An often-overlooked service is periodic flushing and replacement of brake fluid. Some automakers recommend flushing and fluid replacement as often as every 2-3 years. It is a service that motorists are often not aware of and that technicians often fail to recommend.

In fact, such flushing and fluid replenishment are services ideally suited to the quick lube environment. With a power bleeder, the service can be performed quickly and profitably. And it can easily lead to additional needed services, like replacement of brake pads and rotors or replacement of stuck or leaking brake calipers. Few motorists will argue with a recommendation for brake system repairs, as they are not willing to put themselves and their families at risk.

You have good, viable choices when it comes to choosing brake fluid. Most cars on the road today are factory-filled with non-silicone DOT 3 or DOT 4 brake fluid. Some high-end sports cars may be factory-filled with silicone fluid, which is designated as DOT 5. But these applications are rare.

Note, by the way, that all brake fluid is synthetic. This often causes confusion because "synthetic" is often mistaken for "silicone" and vice versa.

Since all DOT 3 and 4 fluids are fully compatible, you can choose to simply match whatever was OE in the vehicle you're servicing. However, if you know that a vehicle is used for towing or other severe service, you can upgrade a DOT 3 system to DOT 4 fluid which, while fully compatible, offers a higher boiling point than DOT 3. There are some premium DOT 4 brake fluids that provide an even higher boiling point for a greater margin of safety.

Another compelling reason for a brake fluid flush and fill is the fact that DOT 3 and 4 brake fluids are hygroscopic, which means they tend to absorb moisture from the atmosphere and elsewhere. Such moisture can collect in brake lines, causing rust-through and possible brake failure. This water can also freeze in frigid temperatures, further compromising the performance of braking systems, anti-skid systems and other vehicle stability control mechanisms.

This is also a prime opportunity to evaluate the condition and performance of the parking brake mechanism. Such mechanisms are exposed to the elements. Worse yet, with most vehicles on the road equipped with automatic transmissions, many drivers shift into Park and opt not to apply the parking brake. Prolonged inaction can cause rust and corrosion to develop on cables, levers and elsewhere within the parking brake system.

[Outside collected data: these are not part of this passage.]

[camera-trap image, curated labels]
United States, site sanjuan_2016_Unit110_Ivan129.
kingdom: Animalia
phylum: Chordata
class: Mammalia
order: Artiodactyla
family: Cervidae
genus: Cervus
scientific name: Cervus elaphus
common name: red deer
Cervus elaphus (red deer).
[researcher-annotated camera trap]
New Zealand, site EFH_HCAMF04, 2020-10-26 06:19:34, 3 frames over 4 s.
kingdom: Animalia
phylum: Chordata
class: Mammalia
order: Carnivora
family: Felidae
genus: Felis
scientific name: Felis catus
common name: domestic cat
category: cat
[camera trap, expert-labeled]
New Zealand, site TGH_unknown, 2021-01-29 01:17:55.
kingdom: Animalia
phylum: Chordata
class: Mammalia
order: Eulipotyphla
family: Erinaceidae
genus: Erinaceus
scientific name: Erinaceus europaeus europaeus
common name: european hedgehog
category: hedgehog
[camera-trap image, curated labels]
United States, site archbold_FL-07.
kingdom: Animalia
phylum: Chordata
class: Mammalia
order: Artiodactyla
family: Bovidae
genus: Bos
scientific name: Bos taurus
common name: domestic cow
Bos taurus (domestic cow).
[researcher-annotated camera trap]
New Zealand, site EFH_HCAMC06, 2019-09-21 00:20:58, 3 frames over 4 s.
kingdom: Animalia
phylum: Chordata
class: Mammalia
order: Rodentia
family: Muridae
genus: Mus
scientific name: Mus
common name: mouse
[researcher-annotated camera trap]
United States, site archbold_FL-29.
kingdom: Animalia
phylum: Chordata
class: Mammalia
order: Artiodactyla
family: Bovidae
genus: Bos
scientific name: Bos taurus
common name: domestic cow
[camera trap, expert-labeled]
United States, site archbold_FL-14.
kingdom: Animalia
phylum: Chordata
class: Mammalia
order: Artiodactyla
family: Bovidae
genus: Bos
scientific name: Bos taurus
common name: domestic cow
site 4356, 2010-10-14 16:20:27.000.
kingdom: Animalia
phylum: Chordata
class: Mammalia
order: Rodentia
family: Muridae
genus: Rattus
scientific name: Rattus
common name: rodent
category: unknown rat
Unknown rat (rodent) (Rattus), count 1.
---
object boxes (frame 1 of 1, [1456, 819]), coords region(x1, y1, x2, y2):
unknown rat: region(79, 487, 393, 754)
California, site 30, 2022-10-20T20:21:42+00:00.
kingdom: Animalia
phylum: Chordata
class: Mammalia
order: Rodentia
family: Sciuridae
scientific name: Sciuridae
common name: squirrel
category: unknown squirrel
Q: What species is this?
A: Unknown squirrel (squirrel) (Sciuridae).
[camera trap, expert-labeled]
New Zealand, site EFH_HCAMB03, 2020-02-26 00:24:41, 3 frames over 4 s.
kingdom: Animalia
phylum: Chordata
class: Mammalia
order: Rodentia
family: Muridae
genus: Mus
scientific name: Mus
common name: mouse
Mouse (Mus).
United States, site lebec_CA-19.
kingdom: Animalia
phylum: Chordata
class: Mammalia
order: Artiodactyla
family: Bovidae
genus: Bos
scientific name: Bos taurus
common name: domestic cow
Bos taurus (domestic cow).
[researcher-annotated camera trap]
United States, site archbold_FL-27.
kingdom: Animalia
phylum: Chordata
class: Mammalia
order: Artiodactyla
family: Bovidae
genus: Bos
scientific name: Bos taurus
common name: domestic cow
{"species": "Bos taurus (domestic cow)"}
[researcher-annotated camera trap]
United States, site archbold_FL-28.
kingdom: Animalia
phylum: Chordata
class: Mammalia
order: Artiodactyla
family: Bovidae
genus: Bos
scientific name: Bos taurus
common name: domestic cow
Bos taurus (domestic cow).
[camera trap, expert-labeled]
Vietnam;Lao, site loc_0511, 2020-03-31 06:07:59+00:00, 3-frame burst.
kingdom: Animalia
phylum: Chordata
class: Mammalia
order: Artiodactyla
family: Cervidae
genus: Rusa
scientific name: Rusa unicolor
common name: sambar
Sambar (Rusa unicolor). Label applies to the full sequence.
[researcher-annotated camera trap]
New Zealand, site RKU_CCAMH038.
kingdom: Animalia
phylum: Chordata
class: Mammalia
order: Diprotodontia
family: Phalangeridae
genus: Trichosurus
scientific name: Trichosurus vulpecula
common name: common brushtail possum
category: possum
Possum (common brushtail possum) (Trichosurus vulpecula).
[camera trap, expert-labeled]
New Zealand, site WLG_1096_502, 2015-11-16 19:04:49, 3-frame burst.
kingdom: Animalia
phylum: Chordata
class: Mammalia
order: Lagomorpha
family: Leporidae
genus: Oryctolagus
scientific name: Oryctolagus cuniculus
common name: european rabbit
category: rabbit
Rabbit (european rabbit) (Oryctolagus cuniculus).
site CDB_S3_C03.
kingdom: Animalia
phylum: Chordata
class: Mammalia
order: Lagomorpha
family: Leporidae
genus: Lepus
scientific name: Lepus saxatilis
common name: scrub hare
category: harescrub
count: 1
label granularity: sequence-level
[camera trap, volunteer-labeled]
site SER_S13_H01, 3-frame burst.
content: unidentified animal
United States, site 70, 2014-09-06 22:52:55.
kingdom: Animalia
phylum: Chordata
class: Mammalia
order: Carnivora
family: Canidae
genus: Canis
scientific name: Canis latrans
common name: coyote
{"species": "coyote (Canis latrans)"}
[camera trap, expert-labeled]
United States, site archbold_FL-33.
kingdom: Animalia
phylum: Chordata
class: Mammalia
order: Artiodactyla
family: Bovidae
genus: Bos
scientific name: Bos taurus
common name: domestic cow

Careful inspection and proper cleaning and lubrication are the order of the day, along with a friendly reminder to your customers to use their parking brake regularly.

Certainly, hostile winter weather can present the opportunity to provide additional value-added services, particularly in the quick lube environment. Even toward the end of the season, products like fuel injector cleaner, windshield de-icer, various engine rejuvenation chemicals, mass air flow (MAF) sensor cleaners and others can optimize engine performance and driving safety in challenging driving conditions.

One more thing to consider is the likelihood that snow and moisture, contaminated with road salt and cinders, could have been drawn into differentials through breather vents as vehicles drive through snow and slush. This water and debris can damage internal differential/axle components. Quick lube shops are well-positioned to provide flush and fill services for front and rear differentials using dedicated cleaning products.